See original GitHub issue

Issue Cupy streams are not supporting concurrent GPU operation, for cp.linalg.svd. (This is my first time using Cupy, to try and do concurrent SVDs on the GPU with a stack of matrices.)

Copying @mrocklin and @seibert as they seem to have spent a lot of time with similar issues.
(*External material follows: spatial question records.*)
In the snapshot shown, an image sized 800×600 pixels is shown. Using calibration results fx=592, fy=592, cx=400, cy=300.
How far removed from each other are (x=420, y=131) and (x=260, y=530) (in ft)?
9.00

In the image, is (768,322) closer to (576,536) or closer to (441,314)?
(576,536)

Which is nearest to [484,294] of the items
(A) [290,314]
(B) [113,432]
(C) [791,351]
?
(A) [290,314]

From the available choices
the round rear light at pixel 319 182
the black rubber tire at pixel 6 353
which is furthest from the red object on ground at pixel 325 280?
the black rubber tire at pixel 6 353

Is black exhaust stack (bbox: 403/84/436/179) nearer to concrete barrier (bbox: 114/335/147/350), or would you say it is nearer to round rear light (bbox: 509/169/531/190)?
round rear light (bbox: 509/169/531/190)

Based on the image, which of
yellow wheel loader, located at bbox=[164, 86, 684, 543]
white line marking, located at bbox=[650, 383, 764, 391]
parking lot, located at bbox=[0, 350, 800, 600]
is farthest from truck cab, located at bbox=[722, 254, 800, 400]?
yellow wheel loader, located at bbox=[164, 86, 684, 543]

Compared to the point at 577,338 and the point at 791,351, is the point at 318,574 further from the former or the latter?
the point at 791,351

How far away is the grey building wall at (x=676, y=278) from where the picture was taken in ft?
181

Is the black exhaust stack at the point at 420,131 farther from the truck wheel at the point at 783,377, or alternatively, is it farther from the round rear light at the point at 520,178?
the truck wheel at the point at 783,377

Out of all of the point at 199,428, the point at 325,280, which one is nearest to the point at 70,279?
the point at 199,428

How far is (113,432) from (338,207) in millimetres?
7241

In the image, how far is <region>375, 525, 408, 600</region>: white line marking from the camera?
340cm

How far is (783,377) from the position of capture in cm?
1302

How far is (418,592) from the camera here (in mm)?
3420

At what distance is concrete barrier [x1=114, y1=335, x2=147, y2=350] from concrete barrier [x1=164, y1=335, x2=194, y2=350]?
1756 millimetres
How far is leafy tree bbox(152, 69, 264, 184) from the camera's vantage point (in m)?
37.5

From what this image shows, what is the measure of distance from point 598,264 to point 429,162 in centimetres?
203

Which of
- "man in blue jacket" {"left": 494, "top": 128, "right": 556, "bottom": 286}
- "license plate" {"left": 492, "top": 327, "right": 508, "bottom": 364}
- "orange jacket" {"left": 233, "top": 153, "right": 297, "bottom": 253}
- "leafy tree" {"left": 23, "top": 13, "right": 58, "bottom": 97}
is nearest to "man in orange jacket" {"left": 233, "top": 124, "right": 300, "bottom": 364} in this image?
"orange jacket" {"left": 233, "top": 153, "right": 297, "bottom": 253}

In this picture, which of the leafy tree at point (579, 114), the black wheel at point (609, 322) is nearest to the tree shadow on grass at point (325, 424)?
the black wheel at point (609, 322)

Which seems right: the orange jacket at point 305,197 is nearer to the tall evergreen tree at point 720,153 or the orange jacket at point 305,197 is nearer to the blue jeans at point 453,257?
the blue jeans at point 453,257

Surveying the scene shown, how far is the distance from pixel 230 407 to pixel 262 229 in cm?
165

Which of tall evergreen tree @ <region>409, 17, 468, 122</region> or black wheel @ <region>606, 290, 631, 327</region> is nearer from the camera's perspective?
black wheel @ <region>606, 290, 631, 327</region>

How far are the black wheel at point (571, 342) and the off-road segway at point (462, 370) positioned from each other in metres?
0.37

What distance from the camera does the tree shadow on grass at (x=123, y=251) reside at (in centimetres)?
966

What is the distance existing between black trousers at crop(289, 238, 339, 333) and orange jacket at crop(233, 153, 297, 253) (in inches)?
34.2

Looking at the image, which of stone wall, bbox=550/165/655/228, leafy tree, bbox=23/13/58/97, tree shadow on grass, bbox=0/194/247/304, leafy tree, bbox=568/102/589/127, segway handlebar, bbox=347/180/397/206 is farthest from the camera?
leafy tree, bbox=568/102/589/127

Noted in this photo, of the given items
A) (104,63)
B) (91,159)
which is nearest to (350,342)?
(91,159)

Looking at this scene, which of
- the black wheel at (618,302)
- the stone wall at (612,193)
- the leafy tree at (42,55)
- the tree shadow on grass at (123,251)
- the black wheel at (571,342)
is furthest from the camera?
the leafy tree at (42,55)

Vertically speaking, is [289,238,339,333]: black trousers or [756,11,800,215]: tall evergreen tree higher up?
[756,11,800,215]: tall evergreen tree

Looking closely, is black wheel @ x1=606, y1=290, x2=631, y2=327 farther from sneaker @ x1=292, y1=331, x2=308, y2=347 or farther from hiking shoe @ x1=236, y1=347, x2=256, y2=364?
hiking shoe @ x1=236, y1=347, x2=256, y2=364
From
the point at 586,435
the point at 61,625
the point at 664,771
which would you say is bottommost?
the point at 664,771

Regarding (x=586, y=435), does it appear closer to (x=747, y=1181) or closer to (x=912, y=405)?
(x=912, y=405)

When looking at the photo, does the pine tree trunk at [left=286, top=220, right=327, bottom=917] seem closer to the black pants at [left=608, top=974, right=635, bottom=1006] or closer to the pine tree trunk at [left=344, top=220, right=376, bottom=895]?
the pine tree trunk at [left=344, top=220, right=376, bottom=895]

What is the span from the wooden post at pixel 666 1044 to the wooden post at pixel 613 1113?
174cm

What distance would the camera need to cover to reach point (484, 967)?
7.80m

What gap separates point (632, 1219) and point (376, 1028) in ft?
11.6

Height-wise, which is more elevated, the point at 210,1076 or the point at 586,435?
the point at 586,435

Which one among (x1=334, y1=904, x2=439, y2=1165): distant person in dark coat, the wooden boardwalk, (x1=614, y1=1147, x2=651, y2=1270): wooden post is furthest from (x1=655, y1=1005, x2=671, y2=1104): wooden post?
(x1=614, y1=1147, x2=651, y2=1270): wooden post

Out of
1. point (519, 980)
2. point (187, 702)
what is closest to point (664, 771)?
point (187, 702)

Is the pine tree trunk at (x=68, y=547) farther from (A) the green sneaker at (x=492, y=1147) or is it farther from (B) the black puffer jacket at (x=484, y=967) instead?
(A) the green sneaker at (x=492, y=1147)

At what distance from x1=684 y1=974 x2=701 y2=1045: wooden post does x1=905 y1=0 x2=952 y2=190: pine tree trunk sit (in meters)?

Related Links For background on this, see:

  • #1695: How to get concurrency from cupy Streams. (Closed with a change, to support longer operations, but that doesn’t seem to apply in this case.)
  • Dask 4040: Issues getting dask.delayed to work concurrently
  • example, map_reduce : link
  • example, concurrency in Cupy with streams: link
  • Related Stackoverflow question (suggests trying gesvdjBatched, in C++)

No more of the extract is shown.